Source records
╔══

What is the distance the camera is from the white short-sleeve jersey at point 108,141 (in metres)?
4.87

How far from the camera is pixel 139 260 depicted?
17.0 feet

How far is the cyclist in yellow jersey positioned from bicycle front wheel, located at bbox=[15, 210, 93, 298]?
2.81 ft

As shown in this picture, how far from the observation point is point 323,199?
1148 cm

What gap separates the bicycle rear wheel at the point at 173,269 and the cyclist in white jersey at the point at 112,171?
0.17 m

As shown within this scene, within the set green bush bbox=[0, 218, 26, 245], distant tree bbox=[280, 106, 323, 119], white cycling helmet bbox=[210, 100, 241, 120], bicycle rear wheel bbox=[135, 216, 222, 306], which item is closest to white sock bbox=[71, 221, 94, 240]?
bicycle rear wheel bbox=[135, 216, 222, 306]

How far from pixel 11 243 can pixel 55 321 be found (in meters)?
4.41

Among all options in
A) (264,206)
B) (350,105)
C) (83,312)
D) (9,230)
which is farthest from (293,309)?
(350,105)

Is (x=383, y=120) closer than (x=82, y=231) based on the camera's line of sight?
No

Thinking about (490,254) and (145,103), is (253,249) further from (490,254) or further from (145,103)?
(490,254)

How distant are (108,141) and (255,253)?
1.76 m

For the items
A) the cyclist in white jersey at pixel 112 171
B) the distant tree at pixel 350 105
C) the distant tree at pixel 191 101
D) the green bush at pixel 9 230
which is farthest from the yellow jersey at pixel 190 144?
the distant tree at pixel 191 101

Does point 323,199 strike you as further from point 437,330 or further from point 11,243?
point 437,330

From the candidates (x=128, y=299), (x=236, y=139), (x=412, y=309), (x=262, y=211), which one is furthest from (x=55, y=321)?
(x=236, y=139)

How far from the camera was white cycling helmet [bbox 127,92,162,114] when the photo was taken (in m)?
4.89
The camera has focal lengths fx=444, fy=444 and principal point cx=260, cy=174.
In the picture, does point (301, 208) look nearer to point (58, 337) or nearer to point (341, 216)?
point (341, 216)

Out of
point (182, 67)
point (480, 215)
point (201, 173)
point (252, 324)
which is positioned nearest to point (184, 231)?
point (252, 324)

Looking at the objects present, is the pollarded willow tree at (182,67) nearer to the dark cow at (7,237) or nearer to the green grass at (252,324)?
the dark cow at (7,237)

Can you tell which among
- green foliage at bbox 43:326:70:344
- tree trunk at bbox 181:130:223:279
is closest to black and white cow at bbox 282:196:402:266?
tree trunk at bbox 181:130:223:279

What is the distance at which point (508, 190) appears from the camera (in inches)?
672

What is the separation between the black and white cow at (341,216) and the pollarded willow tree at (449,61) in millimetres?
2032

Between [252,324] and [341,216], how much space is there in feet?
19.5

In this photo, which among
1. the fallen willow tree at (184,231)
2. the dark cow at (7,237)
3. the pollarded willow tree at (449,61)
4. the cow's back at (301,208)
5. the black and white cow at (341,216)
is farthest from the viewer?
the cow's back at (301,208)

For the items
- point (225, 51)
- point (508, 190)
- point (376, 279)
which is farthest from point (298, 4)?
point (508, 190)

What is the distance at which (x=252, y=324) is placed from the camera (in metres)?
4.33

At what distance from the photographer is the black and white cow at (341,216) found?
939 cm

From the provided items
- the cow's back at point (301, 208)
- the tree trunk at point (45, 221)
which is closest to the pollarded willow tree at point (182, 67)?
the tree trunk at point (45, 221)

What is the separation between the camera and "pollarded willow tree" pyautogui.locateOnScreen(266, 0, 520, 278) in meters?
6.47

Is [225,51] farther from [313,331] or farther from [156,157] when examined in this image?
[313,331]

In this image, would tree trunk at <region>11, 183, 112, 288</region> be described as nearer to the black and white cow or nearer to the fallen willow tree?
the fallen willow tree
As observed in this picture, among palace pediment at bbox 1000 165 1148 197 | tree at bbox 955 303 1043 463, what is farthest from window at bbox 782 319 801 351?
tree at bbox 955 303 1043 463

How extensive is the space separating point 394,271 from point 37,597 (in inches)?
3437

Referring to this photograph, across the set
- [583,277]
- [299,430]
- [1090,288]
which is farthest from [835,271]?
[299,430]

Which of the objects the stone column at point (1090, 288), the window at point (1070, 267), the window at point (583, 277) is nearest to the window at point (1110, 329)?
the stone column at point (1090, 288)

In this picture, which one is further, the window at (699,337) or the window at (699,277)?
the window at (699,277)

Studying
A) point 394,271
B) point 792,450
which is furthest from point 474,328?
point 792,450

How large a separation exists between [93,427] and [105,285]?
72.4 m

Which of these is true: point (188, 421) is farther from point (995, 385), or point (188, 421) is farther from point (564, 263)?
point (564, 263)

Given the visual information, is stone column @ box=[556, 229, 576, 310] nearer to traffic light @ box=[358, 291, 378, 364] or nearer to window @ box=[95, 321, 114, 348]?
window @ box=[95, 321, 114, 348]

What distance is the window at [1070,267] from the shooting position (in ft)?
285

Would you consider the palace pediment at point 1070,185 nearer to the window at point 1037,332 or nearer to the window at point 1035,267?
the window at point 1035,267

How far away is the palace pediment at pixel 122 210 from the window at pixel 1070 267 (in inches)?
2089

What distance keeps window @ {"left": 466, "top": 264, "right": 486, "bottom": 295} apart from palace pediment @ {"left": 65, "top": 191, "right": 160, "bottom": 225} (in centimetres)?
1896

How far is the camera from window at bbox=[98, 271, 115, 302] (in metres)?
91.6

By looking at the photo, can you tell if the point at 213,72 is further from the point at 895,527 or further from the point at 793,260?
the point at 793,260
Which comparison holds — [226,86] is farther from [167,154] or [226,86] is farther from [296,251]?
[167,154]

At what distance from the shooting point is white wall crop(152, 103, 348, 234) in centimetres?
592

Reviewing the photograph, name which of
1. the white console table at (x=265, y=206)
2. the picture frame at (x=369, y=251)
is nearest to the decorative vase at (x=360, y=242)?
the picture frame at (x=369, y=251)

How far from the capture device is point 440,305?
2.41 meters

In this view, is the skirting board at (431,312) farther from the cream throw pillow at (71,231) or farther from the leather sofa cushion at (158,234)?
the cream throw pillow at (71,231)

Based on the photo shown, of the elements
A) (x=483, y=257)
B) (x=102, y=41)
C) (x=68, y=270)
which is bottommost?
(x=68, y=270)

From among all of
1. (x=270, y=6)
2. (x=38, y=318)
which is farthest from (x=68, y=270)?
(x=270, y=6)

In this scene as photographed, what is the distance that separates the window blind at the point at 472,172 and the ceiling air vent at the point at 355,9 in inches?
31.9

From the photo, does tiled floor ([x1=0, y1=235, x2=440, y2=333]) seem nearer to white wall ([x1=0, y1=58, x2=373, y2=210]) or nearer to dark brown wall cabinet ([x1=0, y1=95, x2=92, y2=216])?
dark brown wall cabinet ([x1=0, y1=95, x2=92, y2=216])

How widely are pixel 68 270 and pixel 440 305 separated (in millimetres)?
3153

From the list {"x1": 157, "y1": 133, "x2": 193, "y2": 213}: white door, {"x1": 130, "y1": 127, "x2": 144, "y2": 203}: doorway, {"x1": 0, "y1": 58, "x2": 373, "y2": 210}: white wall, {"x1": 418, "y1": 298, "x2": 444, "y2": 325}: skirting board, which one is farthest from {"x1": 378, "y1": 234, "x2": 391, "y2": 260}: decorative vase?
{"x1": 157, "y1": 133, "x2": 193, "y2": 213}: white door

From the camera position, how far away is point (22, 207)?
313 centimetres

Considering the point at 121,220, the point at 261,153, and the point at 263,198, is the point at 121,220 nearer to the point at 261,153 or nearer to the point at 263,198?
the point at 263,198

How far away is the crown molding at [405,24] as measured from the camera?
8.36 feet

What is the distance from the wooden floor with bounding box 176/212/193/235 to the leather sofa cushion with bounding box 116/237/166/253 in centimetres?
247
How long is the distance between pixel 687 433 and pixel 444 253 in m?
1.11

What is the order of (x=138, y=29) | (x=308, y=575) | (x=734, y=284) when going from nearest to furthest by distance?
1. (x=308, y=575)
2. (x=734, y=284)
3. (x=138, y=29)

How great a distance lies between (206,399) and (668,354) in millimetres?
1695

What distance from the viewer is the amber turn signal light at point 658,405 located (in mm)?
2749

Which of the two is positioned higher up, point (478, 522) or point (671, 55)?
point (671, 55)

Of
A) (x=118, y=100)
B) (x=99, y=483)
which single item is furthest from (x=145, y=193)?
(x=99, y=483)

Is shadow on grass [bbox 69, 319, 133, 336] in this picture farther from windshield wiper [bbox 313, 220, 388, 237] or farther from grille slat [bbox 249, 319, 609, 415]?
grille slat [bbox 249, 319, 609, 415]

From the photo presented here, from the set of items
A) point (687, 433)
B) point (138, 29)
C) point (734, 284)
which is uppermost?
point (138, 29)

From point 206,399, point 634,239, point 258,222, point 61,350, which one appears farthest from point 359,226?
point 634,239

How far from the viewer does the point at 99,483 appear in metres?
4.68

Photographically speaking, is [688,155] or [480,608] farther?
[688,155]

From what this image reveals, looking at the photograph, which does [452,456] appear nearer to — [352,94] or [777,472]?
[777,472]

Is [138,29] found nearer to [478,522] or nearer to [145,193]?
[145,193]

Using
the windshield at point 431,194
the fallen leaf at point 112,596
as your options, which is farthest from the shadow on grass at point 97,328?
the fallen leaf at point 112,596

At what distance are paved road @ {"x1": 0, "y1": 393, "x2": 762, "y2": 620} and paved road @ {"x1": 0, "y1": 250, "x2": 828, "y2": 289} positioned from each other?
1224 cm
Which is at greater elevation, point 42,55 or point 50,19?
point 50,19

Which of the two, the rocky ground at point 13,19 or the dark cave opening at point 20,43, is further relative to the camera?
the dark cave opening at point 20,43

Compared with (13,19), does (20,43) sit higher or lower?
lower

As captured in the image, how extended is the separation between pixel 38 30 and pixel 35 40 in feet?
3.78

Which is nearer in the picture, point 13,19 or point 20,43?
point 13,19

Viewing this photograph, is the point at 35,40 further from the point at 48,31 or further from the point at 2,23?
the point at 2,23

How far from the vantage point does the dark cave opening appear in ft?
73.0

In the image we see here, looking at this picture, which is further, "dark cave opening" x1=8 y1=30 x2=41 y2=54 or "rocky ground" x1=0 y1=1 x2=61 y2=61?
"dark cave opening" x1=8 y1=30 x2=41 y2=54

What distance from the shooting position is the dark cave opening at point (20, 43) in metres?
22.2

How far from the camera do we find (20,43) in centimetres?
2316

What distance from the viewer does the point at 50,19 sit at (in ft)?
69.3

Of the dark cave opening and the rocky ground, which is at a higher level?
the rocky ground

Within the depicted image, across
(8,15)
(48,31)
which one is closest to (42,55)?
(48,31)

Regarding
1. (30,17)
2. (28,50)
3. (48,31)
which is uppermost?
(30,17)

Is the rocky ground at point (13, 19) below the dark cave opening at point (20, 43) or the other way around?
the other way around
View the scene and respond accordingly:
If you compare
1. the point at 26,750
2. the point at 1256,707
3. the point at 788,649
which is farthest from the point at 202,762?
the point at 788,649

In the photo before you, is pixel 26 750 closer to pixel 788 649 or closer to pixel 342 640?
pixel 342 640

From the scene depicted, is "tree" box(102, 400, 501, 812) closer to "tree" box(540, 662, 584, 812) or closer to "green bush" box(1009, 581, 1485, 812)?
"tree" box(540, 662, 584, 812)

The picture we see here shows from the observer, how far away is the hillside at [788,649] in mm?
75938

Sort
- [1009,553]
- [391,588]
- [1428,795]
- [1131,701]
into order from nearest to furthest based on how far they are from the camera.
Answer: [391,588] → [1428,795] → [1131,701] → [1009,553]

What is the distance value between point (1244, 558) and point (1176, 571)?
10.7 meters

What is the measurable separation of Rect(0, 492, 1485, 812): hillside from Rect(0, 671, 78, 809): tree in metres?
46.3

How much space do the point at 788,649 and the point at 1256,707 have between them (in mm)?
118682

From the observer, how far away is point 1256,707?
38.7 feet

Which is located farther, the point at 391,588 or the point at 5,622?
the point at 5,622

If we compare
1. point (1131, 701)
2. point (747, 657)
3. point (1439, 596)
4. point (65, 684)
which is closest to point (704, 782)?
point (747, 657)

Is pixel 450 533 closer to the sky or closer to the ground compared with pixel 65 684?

╚══

> [Exercise aim] Copy word for word the part of the listing above that starts at the line containing "Which is located" and ends at the end of the listing, including both ends.

> [Response below]
Which is located farther, the point at 391,588 or the point at 5,622?
the point at 5,622

If we compare
1. point (1131, 701)
2. point (747, 657)
3. point (1439, 596)
4. point (65, 684)
which is closest to point (704, 782)?
point (747, 657)

Is pixel 450 533 closer to the sky or closer to the ground compared with pixel 65 684?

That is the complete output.